Data provided:
• • • • • • •

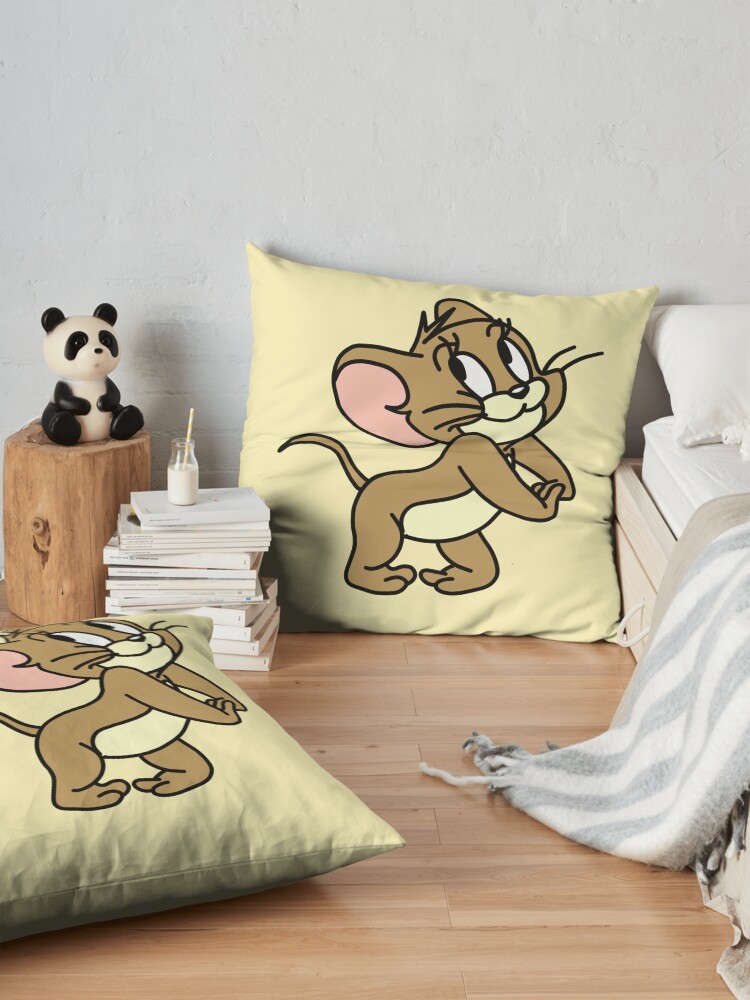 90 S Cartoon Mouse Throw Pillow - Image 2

• • • • • • •

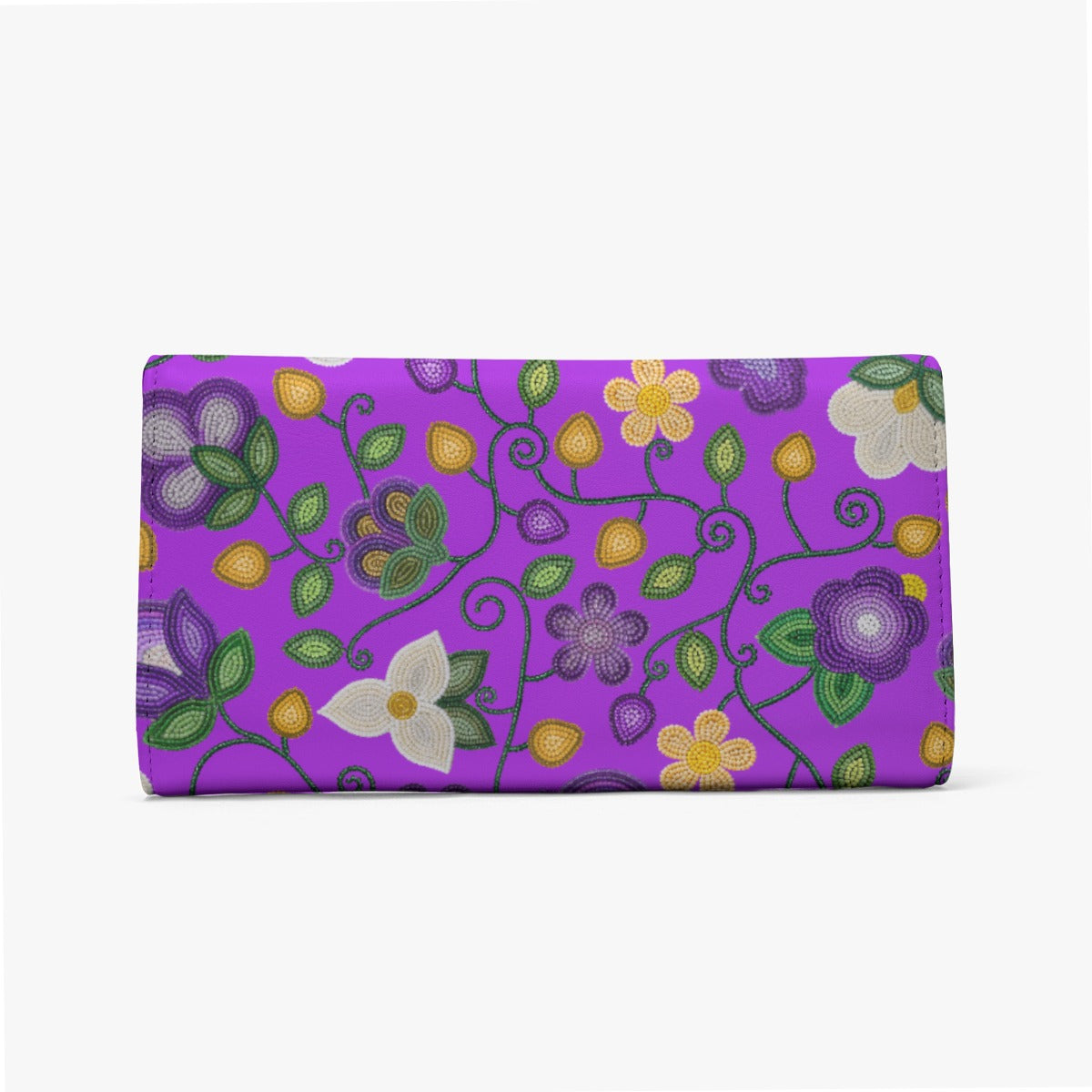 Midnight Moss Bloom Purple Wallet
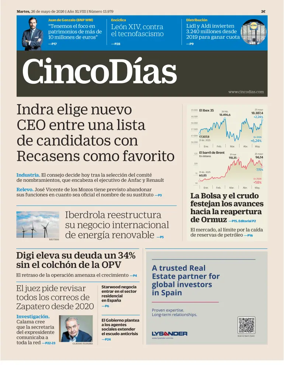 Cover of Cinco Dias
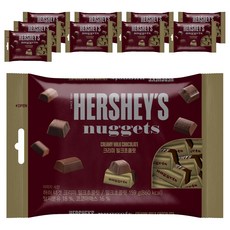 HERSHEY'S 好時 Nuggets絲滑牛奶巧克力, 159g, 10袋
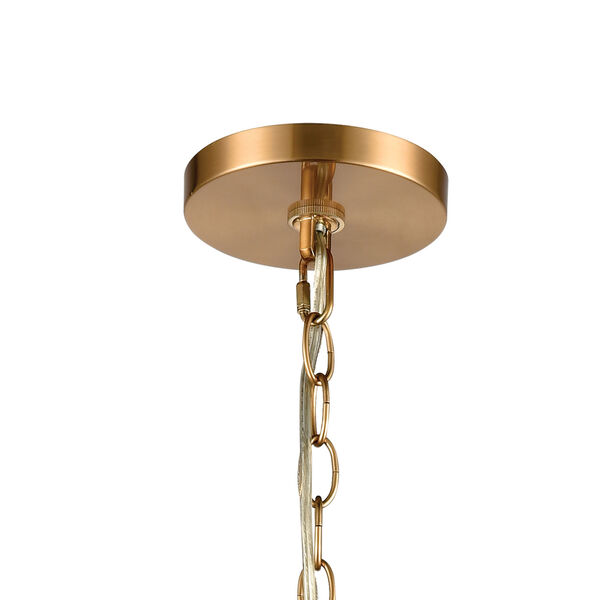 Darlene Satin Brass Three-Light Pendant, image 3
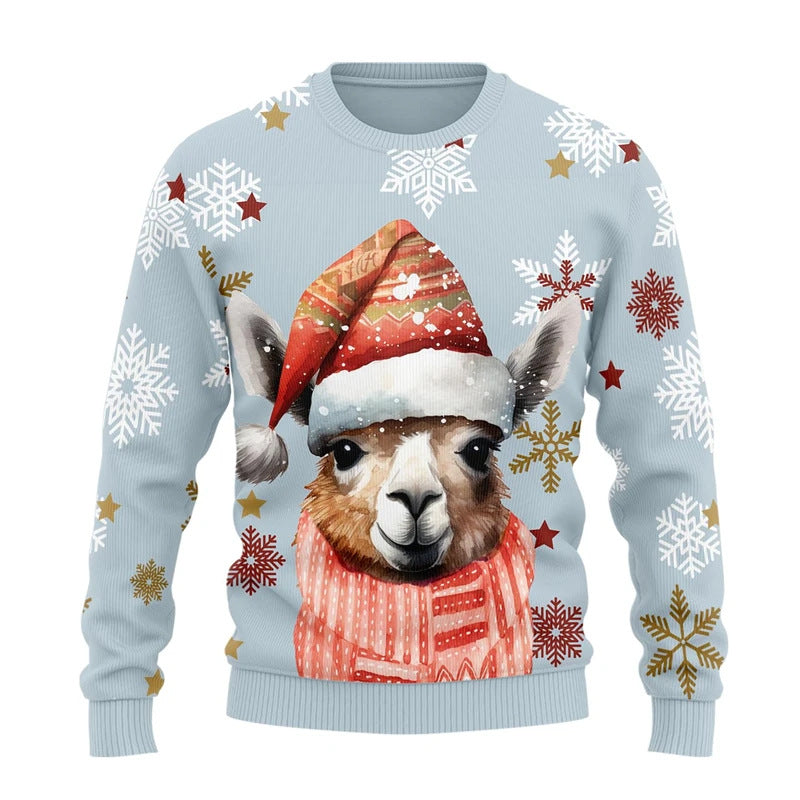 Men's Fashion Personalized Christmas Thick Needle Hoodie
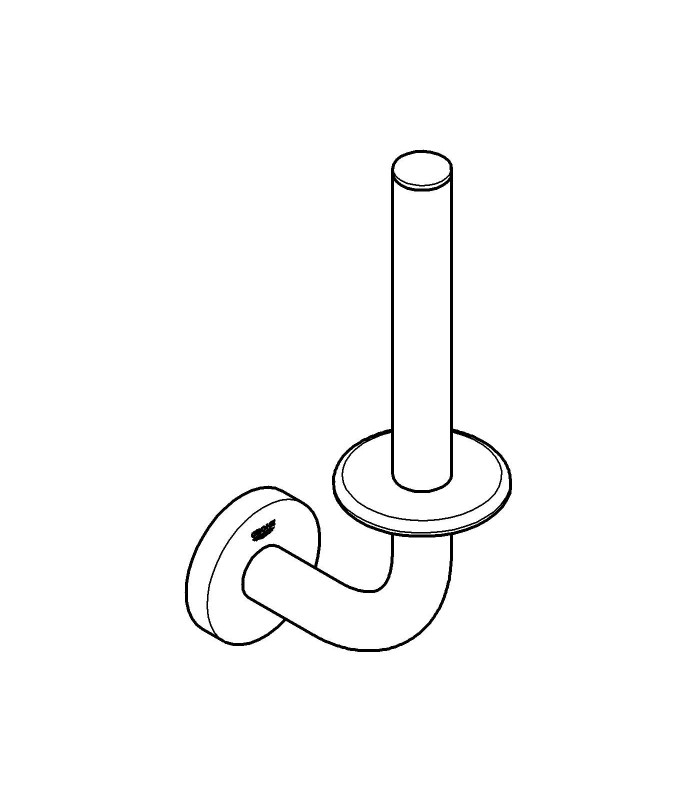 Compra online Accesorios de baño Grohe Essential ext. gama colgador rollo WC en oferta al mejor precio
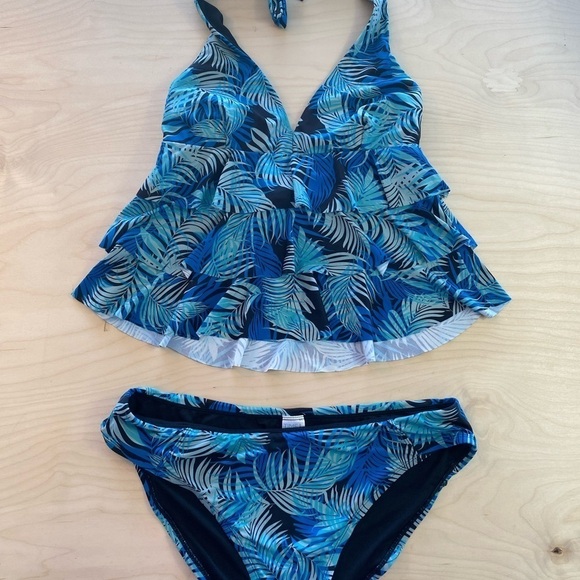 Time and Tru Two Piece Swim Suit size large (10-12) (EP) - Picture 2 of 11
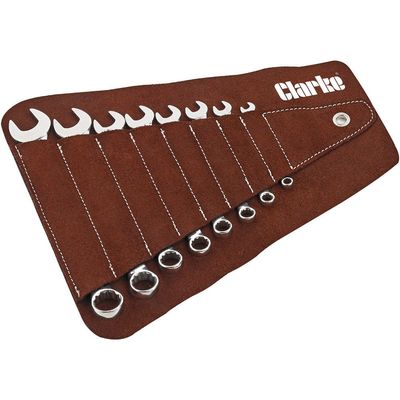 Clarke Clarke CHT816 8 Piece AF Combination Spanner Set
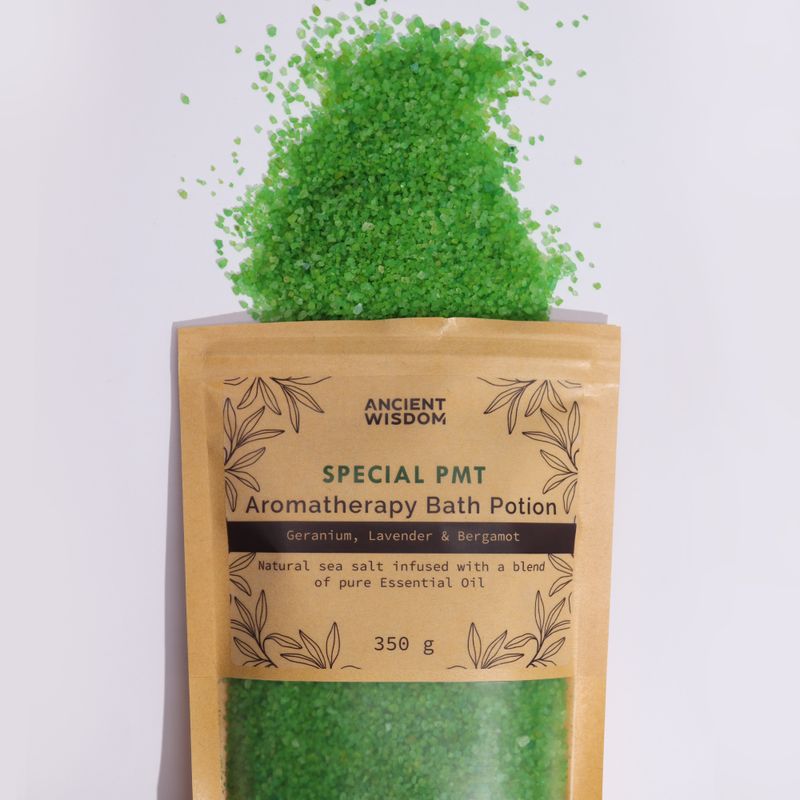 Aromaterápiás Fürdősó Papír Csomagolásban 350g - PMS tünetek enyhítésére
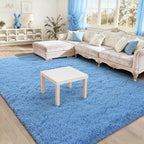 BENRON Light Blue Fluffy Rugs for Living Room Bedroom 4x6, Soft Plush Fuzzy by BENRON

• • • • • • •

What the exercise asks: Recast the part of the data that opens with the line containing "Midnight Moss Bloom Purple Wallet" and closes with the line containing "BENRON Light Blue" as a Markdown table with the columns Row and Text, giving each line a row number and skipping blank lines. Leave the pictures out of the table.

Result of the exercise:
| Row | Text |
|---|---|
| 1 |  Midnight Moss Bloom Purple Wallet |
| 2 |  Cover of Cinco Dias |
| 3 |  HERSHEY'S 好時 Nuggets絲滑牛奶巧克力, 159g, 10袋 |
| 4 |  Darlene Satin Brass Three-Light Pendant, image 3 |
| 5 |  Men's Fashion Personalized Christmas Thick Needle Hoodie |
| 6 |  Compra online Accesorios de baño Grohe Essential ext. gama colgador rollo WC en oferta al mejor precio |
| 7 |  Time and Tru Two Piece Swim Suit size large (10-12) (EP) - Picture 2 of 11 |
| 8 |  Clarke Clarke CHT816 8 Piece AF Combination Spanner Set |
| 9 |  Aromaterápiás Fürdősó Papír Csomagolásban 350g - PMS tünetek enyhítésére |
| 10 |  BENRON Light Blue Fluffy Rugs for Living Room Bedroom 4x6, Soft Plush Fuzzy by BENRON |